5 A po upływie owych dni wydał król ucztę dla całego ludu, który znajdował się na zamku w Suzie, od największych aż do najmniejszych, przez siedem dni na dziedzińcu ogrodu przy pałacu króla. (Est 1, 5)
W uczcie wydanej dla ludu brali udział sami mężczyźni, gdyż dla niewiast królowa Waszti wydała oddzielną ucztę (1, 9). Uczta trwała 7 dni, GB mówi o 6 dniach.
Uczta ta odbywała się na jednym z dziedzińców przynależnych do ogrodu pałacu królewskiego, w przeciwieństwie do uczty książąt, która miała miejsce w apanada (= sala tronowa ozdobiona kolumnami). Przy każdym pałacu królów i książąt wschodnich znajdował się wspaniały ogród, zasadzony najrozmaitszymi drzewami, sprowadzanymi ze wszystkich stron królestwa. W środku tego ogrodu była wolna przestrzeń, wysadzona mozaiką z różnokolorowych kamieni, co potwierdzają wykopaliska z Suzy. Na tym miejscu odbywały się uczty i różne uroczystości. Dla ochrony przed słońcem rozwieszano nad tym miejscem wiele namiotów lub jeden namiot olbrzymich rozmiarów.
6 Białe tkaniny lniane i fioletowa purpura były przymocowane sznurami z bisioru i czerwonej purpury do srebrnych pierścieni na kolumnach z białego marmuru. Sofy złote i srebrne stały na posadzce z kamieni koloru szmaragdu, białego marmuru, masy perłowej i na mozaice.(Est 1, 6)

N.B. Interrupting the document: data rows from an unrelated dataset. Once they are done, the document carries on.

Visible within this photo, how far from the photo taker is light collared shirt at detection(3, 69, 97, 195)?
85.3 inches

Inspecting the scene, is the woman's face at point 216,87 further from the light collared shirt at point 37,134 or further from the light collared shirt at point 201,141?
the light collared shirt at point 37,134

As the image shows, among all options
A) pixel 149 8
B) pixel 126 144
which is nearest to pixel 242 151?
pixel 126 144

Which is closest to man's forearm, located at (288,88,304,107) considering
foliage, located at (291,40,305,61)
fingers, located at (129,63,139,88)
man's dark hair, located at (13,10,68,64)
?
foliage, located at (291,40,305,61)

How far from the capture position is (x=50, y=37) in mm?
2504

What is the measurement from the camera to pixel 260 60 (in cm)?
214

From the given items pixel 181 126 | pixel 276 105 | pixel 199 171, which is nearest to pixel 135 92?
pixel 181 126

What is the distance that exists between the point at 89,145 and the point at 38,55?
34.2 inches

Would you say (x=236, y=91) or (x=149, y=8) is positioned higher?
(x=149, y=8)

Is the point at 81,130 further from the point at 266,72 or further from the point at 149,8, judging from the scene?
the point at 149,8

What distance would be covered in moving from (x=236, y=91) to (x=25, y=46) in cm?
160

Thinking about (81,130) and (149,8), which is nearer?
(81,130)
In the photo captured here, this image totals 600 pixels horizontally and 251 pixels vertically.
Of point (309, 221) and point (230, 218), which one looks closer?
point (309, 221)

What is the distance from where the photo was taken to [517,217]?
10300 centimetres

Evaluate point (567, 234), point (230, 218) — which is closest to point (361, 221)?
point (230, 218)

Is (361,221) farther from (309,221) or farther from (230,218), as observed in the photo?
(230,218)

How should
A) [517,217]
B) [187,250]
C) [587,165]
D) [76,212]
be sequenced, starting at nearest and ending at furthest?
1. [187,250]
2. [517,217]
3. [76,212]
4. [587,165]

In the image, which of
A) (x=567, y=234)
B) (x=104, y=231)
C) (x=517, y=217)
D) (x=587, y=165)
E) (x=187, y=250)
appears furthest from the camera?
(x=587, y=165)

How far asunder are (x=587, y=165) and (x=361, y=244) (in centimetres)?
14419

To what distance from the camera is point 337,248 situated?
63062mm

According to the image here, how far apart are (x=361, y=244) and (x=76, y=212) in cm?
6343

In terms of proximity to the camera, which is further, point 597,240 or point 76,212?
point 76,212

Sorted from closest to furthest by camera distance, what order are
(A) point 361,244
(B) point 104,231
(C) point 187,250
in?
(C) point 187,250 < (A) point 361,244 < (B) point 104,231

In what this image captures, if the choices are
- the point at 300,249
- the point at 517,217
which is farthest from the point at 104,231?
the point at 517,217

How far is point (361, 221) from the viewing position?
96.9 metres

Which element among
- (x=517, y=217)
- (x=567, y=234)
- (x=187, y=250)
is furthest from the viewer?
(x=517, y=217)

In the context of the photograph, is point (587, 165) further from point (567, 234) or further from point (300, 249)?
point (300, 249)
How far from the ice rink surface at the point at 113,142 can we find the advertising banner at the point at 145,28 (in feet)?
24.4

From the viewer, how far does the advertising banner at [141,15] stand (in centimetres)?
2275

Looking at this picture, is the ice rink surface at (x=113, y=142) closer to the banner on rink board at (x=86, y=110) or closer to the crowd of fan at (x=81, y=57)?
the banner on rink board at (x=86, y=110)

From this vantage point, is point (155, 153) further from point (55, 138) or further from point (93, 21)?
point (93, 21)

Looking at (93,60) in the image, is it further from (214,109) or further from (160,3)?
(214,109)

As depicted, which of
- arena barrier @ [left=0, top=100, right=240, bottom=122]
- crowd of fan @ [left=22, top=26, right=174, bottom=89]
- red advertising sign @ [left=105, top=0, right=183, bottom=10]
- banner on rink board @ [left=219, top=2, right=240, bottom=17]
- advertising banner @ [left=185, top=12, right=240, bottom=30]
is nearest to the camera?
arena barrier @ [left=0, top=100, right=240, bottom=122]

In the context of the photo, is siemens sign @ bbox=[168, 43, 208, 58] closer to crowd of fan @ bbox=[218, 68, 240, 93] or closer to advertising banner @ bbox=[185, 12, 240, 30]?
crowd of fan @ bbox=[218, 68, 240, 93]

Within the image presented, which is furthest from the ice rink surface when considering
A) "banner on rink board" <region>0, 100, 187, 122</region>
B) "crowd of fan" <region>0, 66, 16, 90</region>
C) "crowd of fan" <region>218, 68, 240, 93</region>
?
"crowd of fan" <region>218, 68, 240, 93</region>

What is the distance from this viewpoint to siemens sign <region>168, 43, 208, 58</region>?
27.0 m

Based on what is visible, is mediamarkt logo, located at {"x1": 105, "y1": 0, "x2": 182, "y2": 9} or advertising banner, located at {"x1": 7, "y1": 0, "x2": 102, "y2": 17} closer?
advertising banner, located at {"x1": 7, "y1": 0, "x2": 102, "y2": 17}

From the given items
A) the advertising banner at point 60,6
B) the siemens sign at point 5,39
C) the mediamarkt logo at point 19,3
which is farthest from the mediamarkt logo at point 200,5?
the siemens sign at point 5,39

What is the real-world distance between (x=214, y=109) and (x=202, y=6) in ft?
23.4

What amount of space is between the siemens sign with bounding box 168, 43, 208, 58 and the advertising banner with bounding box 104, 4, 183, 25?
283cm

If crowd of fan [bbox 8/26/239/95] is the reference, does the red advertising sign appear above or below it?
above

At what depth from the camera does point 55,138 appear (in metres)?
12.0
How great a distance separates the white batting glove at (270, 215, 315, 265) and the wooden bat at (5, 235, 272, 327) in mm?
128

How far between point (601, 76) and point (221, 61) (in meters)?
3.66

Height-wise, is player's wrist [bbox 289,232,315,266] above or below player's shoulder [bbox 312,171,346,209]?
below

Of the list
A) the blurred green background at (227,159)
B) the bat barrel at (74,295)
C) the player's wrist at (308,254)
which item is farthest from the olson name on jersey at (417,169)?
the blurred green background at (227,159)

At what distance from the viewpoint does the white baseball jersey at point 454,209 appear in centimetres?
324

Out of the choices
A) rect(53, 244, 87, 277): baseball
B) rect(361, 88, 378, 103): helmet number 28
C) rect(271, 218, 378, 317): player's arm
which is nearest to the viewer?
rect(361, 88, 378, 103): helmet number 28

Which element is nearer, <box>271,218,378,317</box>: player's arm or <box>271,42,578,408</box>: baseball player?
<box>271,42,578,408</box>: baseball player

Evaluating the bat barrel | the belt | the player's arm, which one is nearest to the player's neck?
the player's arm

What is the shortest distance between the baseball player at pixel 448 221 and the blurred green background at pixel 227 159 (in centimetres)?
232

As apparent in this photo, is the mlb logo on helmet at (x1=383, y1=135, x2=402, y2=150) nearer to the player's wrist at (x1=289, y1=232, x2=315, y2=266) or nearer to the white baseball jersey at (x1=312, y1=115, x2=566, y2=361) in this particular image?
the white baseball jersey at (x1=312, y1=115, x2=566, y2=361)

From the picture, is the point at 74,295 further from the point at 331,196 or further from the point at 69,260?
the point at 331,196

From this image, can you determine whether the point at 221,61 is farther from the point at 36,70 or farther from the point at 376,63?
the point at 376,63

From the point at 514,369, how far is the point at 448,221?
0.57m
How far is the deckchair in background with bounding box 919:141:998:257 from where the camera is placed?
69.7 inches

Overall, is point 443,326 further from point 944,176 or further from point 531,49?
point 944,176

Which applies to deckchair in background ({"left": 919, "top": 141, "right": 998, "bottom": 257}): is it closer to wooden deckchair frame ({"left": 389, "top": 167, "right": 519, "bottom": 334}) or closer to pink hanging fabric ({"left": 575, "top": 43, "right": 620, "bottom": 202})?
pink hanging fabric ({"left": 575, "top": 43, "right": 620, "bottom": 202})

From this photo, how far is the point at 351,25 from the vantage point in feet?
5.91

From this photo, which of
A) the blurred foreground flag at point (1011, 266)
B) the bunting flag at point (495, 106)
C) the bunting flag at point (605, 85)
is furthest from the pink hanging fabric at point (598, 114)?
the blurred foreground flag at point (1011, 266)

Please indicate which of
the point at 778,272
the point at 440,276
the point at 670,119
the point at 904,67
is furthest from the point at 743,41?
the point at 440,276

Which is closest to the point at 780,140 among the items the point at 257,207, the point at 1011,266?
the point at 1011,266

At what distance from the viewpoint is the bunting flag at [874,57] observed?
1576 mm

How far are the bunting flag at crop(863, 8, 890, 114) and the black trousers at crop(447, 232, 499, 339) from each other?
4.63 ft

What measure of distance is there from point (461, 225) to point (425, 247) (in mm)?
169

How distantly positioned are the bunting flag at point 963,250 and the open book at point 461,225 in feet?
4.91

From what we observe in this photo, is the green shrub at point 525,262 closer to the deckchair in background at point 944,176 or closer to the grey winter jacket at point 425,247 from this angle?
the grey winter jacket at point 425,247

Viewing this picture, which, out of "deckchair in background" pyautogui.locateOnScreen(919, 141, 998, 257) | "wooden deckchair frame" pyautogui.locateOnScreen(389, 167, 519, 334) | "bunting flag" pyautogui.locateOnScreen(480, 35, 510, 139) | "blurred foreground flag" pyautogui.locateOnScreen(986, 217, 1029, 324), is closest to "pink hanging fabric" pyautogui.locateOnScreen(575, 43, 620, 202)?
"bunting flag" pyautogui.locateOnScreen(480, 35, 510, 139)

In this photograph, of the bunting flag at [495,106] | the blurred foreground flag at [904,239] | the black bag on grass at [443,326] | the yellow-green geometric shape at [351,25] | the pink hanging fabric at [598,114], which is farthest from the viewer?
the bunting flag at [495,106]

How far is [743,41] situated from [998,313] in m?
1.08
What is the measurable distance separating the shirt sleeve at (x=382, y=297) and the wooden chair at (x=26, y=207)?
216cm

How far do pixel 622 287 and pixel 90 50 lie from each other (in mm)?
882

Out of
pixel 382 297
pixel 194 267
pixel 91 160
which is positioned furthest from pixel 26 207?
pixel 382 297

O tym namiocie wydaje się mówić w. 6. Był on sporządzony z kosztownego i drogocennego materiału. TM używa perskiego słowa karpam, Vg ma w tym miejscu carbasini, co oznacza drogocenną, bawełnianą tkaninę. Wiersze 6, 7, 8 należy uważać za wyraz zachwytu autora nad przepychem i wspaniałością, jaka panowała na dworze króla perskiego. Uczta wydana przez króla nie jest wydarzeniem odosobnionym. W blisko 140 lat po Kserksesie w tym samym miejscu będzie ucztował Aleksander wielki obchodząc swe uroczyste gody weselne. O Ptolemeuszu II można przeczytać, że również na cześć bożków wydał ucztę, a w ogrodzie pałacowym kazał rozwiesić wspaniały namiot 2 kolorowych materiałów, wsparty na specjalnych kolumnach. Pod namiotem umieszczono złote i srebrne sofy (złote były tylko wezgłowia, reszta pozłacana) na posadzce ze szmaragdowych kamieni i pereł. Oczywiście, nie należy tego rozumieć całkiem dosłownie, nie tyle dlatego, że były to rzeczy bezcenne, ile bardzo trudne do zrealizowania. Posadzka była zwykłą mozaiką imitującą szmaragd i perły. Wskazuje na to słowo: risfah = podłoga wykładana kamieniami.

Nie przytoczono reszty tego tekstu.